*Problem to solve*. With no words added or dropped, transcribe the listing that follows.

*Records for the task*.
****************************************

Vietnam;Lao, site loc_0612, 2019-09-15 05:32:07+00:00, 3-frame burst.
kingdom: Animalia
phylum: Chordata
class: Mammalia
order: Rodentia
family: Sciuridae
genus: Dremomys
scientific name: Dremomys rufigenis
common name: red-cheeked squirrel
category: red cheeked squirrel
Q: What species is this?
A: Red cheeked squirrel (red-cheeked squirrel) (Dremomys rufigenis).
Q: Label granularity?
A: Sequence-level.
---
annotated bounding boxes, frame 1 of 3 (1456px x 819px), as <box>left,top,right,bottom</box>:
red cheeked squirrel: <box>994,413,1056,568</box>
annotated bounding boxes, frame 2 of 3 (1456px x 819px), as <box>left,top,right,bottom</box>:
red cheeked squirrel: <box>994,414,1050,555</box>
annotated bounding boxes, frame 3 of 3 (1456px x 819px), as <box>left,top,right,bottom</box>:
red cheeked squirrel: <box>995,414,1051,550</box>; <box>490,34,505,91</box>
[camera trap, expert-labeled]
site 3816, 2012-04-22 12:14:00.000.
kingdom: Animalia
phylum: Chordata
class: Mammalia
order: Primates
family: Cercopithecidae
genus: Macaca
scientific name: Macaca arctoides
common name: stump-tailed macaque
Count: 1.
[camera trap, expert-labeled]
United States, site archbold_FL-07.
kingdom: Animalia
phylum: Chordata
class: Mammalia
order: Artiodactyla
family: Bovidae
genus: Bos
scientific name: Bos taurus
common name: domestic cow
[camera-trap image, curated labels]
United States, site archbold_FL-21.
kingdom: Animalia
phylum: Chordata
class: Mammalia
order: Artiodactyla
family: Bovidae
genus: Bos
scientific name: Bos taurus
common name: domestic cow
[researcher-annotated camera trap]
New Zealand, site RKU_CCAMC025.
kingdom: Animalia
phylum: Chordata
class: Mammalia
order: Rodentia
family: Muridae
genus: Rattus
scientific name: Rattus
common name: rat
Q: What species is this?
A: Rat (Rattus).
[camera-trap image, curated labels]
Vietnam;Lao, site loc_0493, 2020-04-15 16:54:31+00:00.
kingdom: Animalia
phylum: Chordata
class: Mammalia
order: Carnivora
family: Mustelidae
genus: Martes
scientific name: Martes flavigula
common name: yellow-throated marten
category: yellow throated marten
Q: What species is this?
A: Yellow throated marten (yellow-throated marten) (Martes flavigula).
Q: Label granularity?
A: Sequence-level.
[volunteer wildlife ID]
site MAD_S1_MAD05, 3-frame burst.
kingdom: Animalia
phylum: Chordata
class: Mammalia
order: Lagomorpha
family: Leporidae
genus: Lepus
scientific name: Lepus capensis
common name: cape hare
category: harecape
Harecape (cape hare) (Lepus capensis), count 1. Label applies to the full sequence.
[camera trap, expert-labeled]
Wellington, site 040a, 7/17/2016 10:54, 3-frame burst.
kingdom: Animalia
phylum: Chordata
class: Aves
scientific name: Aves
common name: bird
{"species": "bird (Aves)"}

****************************************

*Problem solution*.
Vietnam;Lao, site loc_0612, 2019-09-15 05:32:07+00:00, 3-frame burst.
kingdom: Animalia
phylum: Chordata
class: Mammalia
order: Rodentia
family: Sciuridae
genus: Dremomys
scientific name: Dremomys rufigenis
common name: red-cheeked squirrel
category: red cheeked squirrel
Q: What species is this?
A: Red cheeked squirrel (red-cheeked squirrel) (Dremomys rufigenis).
Q: Label granularity?
A: Sequence-level.
---
annotated bounding boxes, frame 1 of 3 (1456px x 819px), as <box>left,top,right,bottom</box>:
red cheeked squirrel: <box>994,413,1056,568</box>
annotated bounding boxes, frame 2 of 3 (1456px x 819px), as <box>left,top,right,bottom</box>:
red cheeked squirrel: <box>994,414,1050,555</box>
annotated bounding boxes, frame 3 of 3 (1456px x 819px), as <box>left,top,right,bottom</box>:
red cheeked squirrel: <box>995,414,1051,550</box>; <box>490,34,505,91</box>
[camera trap, expert-labeled]
site 3816, 2012-04-22 12:14:00.000.
kingdom: Animalia
phylum: Chordata
class: Mammalia
order: Primates
family: Cercopithecidae
genus: Macaca
scientific name: Macaca arctoides
common name: stump-tailed macaque
Count: 1.
[camera trap, expert-labeled]
United States, site archbold_FL-07.
kingdom: Animalia
phylum: Chordata
class: Mammalia
order: Artiodactyla
family: Bovidae
genus: Bos
scientific name: Bos taurus
common name: domestic cow
[camera-trap image, curated labels]
United States, site archbold_FL-21.
kingdom: Animalia
phylum: Chordata
class: Mammalia
order: Artiodactyla
family: Bovidae
genus: Bos
scientific name: Bos taurus
common name: domestic cow
[researcher-annotated camera trap]
New Zealand, site RKU_CCAMC025.
kingdom: Animalia
phylum: Chordata
class: Mammalia
order: Rodentia
family: Muridae
genus: Rattus
scientific name: Rattus
common name: rat
Q: What species is this?
A: Rat (Rattus).
[camera-trap image, curated labels]
Vietnam;Lao, site loc_0493, 2020-04-15 16:54:31+00:00.
kingdom: Animalia
phylum: Chordata
class: Mammalia
order: Carnivora
family: Mustelidae
genus: Martes
scientific name: Martes flavigula
common name: yellow-throated marten
category: yellow throated marten
Q: What species is this?
A: Yellow throated marten (yellow-throated marten) (Martes flavigula).
Q: Label granularity?
A: Sequence-level.
[volunteer wildlife ID]
site MAD_S1_MAD05, 3-frame burst.
kingdom: Animalia
phylum: Chordata
class: Mammalia
order: Lagomorpha
family: Leporidae
genus: Lepus
scientific name: Lepus capensis
common name: cape hare
category: harecape
Harecape (cape hare) (Lepus capensis), count 1. Label applies to the full sequence.
[camera trap, expert-labeled]
Wellington, site 040a, 7/17/2016 10:54, 3-frame burst.
kingdom: Animalia
phylum: Chordata
class: Aves
scientific name: Aves
common name: bird
{"species": "bird (Aves)"}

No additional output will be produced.